Introduction

In this post we will go over how we can enable Envoy’s zone aware routing so that microservices within the same AZ can communicate with one another to reduce latency and having a second AZ as a failover.

Architecture overview

envoy az

  • We are communicating from Service-A to Service-B spread across two AZs.

Prerequisites

These are the prerequisites to enable zone aware routing:

  • local_cluster_name must be set to the source cluster.
  • Both definitions of the source and the destination clusters must have EDS type.
    • In this example, we will not be using the EDS type, we will stick to STRICT and STATIC_DNS type
  • Envoy must be launched with --service-zone option which defines the zone for the current host.

Cluster Name

As mentioned previously we will need to define the local_cluster_name in the envoy config:

cluster_manager:
  local_cluster_name: service-a

The above local_cluster_name is defined in Service-A. Similarly the local_cluster_name will change for Service-B.

Locality Config

This is the main component that should to be enabled in the cluster section along with region, zone and priority.

locality:
  region: us-east-1
  zone: us-east-1b
priority: 1

Based on the priority envoy will route requests to desired microservice spread across AZs. In this example we have set two priorities - 1 for the same AZ & 2 for different AZ.

Cluster block

- name: service-b
  connect_timeout: 10s
  type: STRICT_DNS
  lb_policy: ROUND_ROBIN
  load_assignment:
    cluster_name: service-b
    endpoints:
      - lb_endpoints:
        - endpoint:
            address:
              socket_address:
                address: service-b-az1
                port_value: 80
        locality:
          region: us-east-1
          zone: us-east-1a
        priority: 1
      - lb_endpoints:
        - endpoint:
            address:
              socket_address:
                address: service-b-az2
                port_value: 80
        locality:
          region: us-east-1
          zone: us-east-1b
        priority: 2

As you can see here, Service-B has two endpoints, one in AZ-1 and the other in AZ-2 when Service-A communicates with Service-B all requests will go to microservice present in AZ-1 because the priority for it is set to 1.
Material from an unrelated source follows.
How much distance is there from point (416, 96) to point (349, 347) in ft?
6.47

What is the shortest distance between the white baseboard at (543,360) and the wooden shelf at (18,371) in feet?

If the priority is set to 1 for Service-B in AZ-2 then envoy will send requests to both the endpoints in a round robin fashion.

Putting it all together

Now let’s put all the individual blocks together:

cluster_manager:
  local_cluster_name: service-a
 
admin:
  access_log_path: /tmp/admin_access.log
  address:
    socket_address: { address: 0.0.0.0, port_value: 5555 }
 
static_resources:
  listeners:
  - name: service-a
    address:
      socket_address: { address: 0.0.0.0, port_value: 80 }
    filter_chains:
    - filters:
      - name: envoy.filters.network.http_connection_manager
        typed_config:
          "@type": type.googleapis.com/envoy.extensions.filters.network.http_connection_manager.v3.HttpConnectionManager
          stat_prefix: ingress_http
          access_log:
          - name: envoy.file_access_log
            typed_config:
              "@type": type.googleapis.com/envoy.extensions.access_loggers.file.v3.FileAccessLog
              path: "/var/log/service-a.log"
          codec_type: AUTO
          route_config:
            name: wildcard
            virtual_hosts:
            - name: wildcard
              domains: ["*"]
              routes:
              - match: { prefix: "/" }
                route: { cluster: service-a, timeout: 90s }
          http_filters:
          - name: envoy.filters.http.router
            typed_config:
              "@type": type.googleapis.com/envoy.extensions.filters.http.router.v3.Router 
  - name: service-b
    address:
      socket_address: { address: 0.0.0.0, port_value: 8082 }
    filter_chains:
    - filters:
      - name: envoy.filters.network.http_connection_manager
        typed_config:
          "@type": type.googleapis.com/envoy.extensions.filters.network.http_connection_manager.v3.HttpConnectionManager
          stat_prefix: ingress_http
          access_log:
          - name: envoy.file_access_log
            typed_config:
              "@type": type.googleapis.com/envoy.extensions.access_loggers.file.v3.FileAccessLog
              path: "/var/log/service-b.log"
          codec_type: AUTO
          route_config:
            name: wildcard
            virtual_hosts:
            - name: wildcard
              domains: ["*"]
              routes:
              - match: { prefix: "/" }
                route: { cluster: service-b, timeout: 90s }
          http_filters:
          - name: envoy.filters.http.router
            typed_config:
              "@type": type.googleapis.com/envoy.extensions.filters.http.router.v3.Router
  clusters:
  - name: service-a
    connect_timeout: 10s
    type: STATIC
    lb_policy: ROUND_ROBIN
    load_assignment:
      cluster_name: service-a
      endpoints:
      - lb_endpoints:
        - endpoint:
            address:
              socket_address:
                address: 0.0.0.0
                port_value: 8081
        locality:
          region: us-east-1
          zone: us-east-1a
  - name: service-b
    connect_timeout: 10s
    type: STRICT_DNS
    lb_policy: ROUND_ROBIN
    load_assignment:
      cluster_name: service-b
      endpoints:
        - lb_endpoints:
          - endpoint:
              address:
                socket_address:
                  address: service-b-az1
                  port_value: 80
          locality:
            region: us-east-1
            zone: us-east-1a
          priority: 1

        - lb_endpoints:
          - endpoint:
              address:
                socket_address:
                  address: service-b-az2
                  port_value: 80
          locality:
            region: us-east-1
            zone: us-east-1b
          priority: 2

Demo

zone awareness

  • First we send a curl call to Service-B via Service-A, due to the zone awareness config envoy sends requests to Service-B present in AZ-1.
  • After I stop the Service-B container in AZ-1, the requests automatically failover to Service-B in AZ-2.

Full example

Here is the link to the setup which was shown in the demo.

Conclusion

By using zone awareness routing, you can reduce latency between microservices and also keep all the data transfer within the same AZ.